Source : Webster's Revised Unabridged Dictionary (1913)

Surface \Sur"face`\, n. [F. See {Sur-}, and {Face}, and cf.
   {Superficial}.]
   1. The exterior part of anything that has length and breadth;
      one of the limits that bound a solid, esp. the upper face;
      superficies; the outside; as, the surface of the earth;
      the surface of a diamond; the surface of the body.

            The bright surface of this ethereous mold. --Milton.

   2. Hence, outward or external appearance.

            Vain and weak understandings, which penetrate no
            deeper than the surface.              --V. Knox.

   3. (Geom.) A magnitude that has length and breadth without
      thickness; superficies; as, a plane surface; a spherical
      surface.

   4. (Fort.) That part of the side which is terminated by the
      flank prolonged, and the angle of the nearest bastion.
      --Stocqueler.

   {Caustic surface}, {Heating surface}, etc. See under
      {Caustic}, {Heating}, etc.

   {Surface condensation}, {Surface condenser}. See under
      {Condensation}, and {Condenser}.

   {Surface gauge} (Mach.), an instrument consisting of a
      standard having a flat base and carrying an adjustable
      pointer, for gauging the evenness of a surface or its
      height, or for marking a line parallel with a surface.
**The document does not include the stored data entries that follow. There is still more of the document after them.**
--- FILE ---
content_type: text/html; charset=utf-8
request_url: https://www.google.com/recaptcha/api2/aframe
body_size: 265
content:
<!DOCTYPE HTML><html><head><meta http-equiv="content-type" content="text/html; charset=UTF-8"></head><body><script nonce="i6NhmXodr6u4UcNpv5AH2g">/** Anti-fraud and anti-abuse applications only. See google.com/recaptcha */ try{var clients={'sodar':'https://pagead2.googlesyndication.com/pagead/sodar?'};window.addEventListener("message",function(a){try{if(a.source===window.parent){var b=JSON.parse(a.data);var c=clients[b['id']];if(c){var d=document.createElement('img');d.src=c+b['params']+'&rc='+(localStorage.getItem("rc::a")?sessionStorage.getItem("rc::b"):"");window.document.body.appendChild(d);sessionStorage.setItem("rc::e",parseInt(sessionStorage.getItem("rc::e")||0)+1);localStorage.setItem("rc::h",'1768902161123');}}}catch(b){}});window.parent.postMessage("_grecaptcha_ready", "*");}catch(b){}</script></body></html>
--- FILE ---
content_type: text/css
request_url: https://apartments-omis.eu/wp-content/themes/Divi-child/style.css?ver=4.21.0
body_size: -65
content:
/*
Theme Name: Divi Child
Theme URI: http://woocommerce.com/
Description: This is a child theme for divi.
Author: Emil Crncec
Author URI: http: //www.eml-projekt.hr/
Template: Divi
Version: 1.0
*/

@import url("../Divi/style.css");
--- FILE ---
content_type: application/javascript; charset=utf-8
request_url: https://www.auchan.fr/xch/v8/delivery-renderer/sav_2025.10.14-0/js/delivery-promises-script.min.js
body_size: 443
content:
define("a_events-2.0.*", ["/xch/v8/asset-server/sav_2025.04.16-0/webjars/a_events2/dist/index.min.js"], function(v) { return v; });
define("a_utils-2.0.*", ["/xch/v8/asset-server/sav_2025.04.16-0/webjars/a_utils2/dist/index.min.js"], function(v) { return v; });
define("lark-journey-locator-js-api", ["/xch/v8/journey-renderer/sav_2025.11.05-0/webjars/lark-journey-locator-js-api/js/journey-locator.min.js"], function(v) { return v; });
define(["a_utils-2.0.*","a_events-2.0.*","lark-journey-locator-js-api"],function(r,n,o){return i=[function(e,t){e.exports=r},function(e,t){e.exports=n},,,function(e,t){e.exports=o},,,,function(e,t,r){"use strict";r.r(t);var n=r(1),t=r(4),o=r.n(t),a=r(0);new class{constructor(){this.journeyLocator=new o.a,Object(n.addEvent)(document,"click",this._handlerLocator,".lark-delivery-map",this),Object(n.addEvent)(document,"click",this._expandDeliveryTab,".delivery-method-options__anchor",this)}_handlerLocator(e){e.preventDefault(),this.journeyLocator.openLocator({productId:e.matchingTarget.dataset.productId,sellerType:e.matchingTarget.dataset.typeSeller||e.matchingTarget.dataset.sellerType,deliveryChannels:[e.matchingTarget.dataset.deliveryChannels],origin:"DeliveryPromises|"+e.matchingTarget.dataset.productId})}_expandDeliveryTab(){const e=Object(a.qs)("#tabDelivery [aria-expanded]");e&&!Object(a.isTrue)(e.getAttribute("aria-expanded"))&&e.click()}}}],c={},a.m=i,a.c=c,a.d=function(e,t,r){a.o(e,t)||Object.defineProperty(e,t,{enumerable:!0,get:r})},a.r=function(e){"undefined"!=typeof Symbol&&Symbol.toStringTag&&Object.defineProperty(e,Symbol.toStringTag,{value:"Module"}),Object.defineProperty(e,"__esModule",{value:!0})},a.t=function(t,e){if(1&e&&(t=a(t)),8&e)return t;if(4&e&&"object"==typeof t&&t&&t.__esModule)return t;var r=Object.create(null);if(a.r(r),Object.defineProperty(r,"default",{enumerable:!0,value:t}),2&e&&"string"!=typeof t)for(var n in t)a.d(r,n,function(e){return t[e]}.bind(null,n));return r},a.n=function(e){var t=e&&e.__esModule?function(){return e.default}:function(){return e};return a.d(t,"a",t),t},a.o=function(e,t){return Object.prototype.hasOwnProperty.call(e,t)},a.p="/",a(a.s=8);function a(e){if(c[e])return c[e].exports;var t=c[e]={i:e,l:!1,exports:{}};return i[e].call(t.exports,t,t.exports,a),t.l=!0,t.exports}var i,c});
   {Surface grub} (Zo["o]l.), the larva of the great yellow
      underwing moth ({Triph[oe]na pronuba}). It is often
      destructive to the roots of grasses and other plants.

   {Surface plate} (Mach.), a plate having an accurately dressed
      flat surface, used as a standard of flatness by which to
      test other surfaces.

   {Surface printing}, printing from a surface in relief, as
      from type, in distinction from plate printing, in which
      the ink is contained in engraved lines.

Condensation \Con`den*sa"tion\, n. [L. condensatio: cf. F.
   condensation.]
   1. The act or process of condensing or of being condensed;
      the state of being condensed.

            He [Goldsmith] was a great and perhaps an unequaled
            master of the arts of selection and condensation.
                                                  --Macaulay.

   2. (Physics) The act or process of reducing, by depression of
      temperature or increase of pressure, etc., to another and
      denser form, as gas to the condition of a liquid or steam
      to water.

   3. (Chem.) A rearrangement or concentration of the different
      constituents of one or more substances into a distinct and
      definite compound of greater complexity and molecular
      weight, often resulting in an increase of density, as the
      condensation of oxygen into ozone, or of acetone into
      mesitylene.

   {Condensation product} (Chem.), a substance obtained by the
      polymerization of one substance, or by the union of two or
      more, with or without separation of some unimportant side
      products.

   {Surface condensation}, the system of condensing steam by
      contact with cold metallic surfaces, in distinction from
      condensation by the injection of cold water.